The massive crypto crash of 2022 embarrassed many institutions that had invested in firms that collapsed amid fraud allegations, including FTX, backed by the Ontario Teachers’ Pension Plan, and Celsius, backed by the Caisse de dépôt et placement du Québec. The value of most crypto tokens has since recovered. In January, BlackRock and other Wall Street giants successfully launched Bitcoin exchange-traded funds (ETFs), prompting mainstream financial players to start experimenting again.
TMX was early to dip its toes back into the technology, issuing a consultation paper in July 2023 that proposed allowing the trade of digital assets Bitcoin and Ether on the TSX Alpha Exchange. (Everett said he was unable to provide an update on the progress of the proposal.)

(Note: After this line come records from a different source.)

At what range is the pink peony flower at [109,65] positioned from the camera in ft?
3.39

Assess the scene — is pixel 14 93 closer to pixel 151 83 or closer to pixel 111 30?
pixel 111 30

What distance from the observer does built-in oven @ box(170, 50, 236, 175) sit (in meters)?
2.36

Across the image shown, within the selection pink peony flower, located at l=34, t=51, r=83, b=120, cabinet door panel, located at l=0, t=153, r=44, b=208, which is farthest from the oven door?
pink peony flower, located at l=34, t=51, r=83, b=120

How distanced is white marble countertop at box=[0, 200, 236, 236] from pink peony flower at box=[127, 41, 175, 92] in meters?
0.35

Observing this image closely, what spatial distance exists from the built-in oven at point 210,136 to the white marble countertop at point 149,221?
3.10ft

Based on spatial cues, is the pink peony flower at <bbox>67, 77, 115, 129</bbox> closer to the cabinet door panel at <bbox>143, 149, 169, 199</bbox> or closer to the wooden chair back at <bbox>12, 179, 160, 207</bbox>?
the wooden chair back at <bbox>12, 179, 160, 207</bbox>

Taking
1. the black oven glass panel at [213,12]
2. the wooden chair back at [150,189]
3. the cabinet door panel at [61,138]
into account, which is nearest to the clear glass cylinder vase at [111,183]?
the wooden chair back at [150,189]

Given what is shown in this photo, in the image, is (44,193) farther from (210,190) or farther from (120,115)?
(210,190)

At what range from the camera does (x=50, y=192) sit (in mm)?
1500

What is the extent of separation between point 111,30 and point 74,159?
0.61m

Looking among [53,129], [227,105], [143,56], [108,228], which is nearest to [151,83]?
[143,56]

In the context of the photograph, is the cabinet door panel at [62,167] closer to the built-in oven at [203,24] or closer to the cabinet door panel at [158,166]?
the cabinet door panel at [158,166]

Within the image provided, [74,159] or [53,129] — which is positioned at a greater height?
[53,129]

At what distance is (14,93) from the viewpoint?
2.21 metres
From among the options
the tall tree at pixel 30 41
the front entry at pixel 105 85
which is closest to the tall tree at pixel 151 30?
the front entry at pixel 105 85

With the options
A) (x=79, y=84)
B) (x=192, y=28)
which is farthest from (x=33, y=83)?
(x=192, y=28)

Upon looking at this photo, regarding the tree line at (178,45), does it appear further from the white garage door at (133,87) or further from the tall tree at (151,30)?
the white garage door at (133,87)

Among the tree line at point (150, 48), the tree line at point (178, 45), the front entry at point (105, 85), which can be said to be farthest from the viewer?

Crypto tokens that represent assets in the real world—such as government bonds, company shares or commodities like gold—are a particularly hot trend among crypto firms and traditional financial players alike, providing better liquidity for investors and efficiency for the issuers of securities. Earlier this month, New York City-based financial services firm Broadridge announced that an unnamed major Canadian bank is using its blockchain-based platform for managing treasury securities.
“Market participants are increasingly looking to [traditional financial institutions] as their partner of choice in mobilizing their digital securities in an environment that is secure, trusted and scalable,” said Bryan Murphy and 11 other authors in a Citi report released earlier this month. People are trading trillions of dollars worth of tokenized collateral every day, according to the report, and tokenized money market funds hold millions of dollars.

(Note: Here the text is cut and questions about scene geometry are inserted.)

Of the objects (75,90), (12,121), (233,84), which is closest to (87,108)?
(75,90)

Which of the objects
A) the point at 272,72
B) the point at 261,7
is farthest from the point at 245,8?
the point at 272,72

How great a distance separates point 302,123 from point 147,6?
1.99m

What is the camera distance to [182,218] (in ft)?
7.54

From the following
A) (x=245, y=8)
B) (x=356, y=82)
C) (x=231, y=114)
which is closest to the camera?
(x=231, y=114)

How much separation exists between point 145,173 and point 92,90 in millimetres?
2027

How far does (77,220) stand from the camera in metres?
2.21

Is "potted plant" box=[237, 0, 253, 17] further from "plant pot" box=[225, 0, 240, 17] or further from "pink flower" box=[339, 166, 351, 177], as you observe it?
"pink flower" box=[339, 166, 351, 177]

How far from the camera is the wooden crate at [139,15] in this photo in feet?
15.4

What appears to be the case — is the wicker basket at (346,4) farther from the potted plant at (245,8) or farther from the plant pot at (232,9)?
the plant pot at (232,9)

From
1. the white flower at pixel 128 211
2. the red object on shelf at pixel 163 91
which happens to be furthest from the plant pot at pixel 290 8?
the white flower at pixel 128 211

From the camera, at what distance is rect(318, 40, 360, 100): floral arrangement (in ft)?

The use of blockchains to facilitate trading gets a lot of attention, but TMX is exploring its potential to solve a less exciting, but nevertheless important, problem: Tamper-proof digital record keeping. Participants in blockchain-based systems compete to publish transactions to a shared digital ledger, with incentives designed to make it more expensive to sneak inaccurate or fraudulent information into the record.
Jonathan Ip, a lawyer who advises blockchain and cryptocurrency companies, said he thinks the technology has potential for improving the processing and recording of ownership of shares in private companies after trades. He said private companies can currently use “almost anything” to keep track of who owns their shares, including simple Excel spreadsheets—leaving them vulnerable to inaccuracies and disputes.

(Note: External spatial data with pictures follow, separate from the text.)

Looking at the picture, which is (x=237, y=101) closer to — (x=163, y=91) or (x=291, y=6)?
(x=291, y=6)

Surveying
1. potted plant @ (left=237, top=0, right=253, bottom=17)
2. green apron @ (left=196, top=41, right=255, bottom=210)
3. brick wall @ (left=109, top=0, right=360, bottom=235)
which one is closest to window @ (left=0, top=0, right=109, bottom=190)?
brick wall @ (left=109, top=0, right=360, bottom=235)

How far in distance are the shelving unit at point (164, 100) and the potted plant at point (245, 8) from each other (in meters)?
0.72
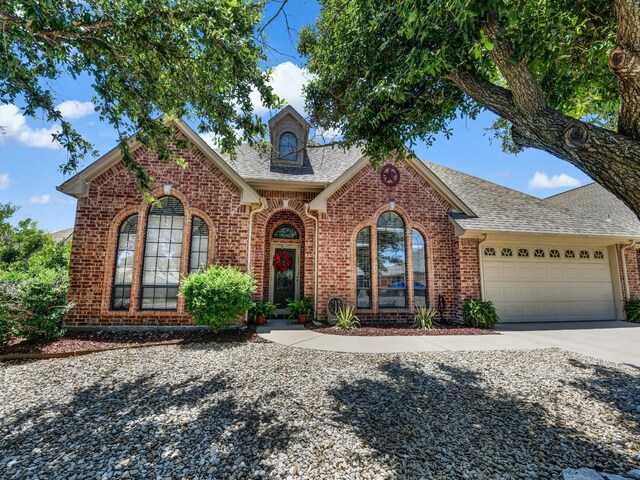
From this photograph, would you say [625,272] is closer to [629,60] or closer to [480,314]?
[480,314]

“To be able to use something that will reduce or eliminate the possibility of errors and also settle transactions faster—why not?” Ip said. “It’s a pain for someone internally to deal with that.”
A common criticism of blockchain for record-keeping is that proponents may be ignoring an even less sexy, but perfectly serviceable, solution: A regular old-fashioned database, maintained by a trusted authority like TMX. Everett said a blockchain, or a hybrid centralized database that uses some blockchain technology, has advantages including the ability to require multiple parties to sign off before officially recording a change.
However, he said it’s possible the institutions participating in Project Revo will ultimately decide a regular database solves the problem just as well.
“Just because something has a novelty value doesn’t necessarily mean it’s something we need to do,” he said. “But if it’s a good fit and meets the [desired] outcome, we test that.”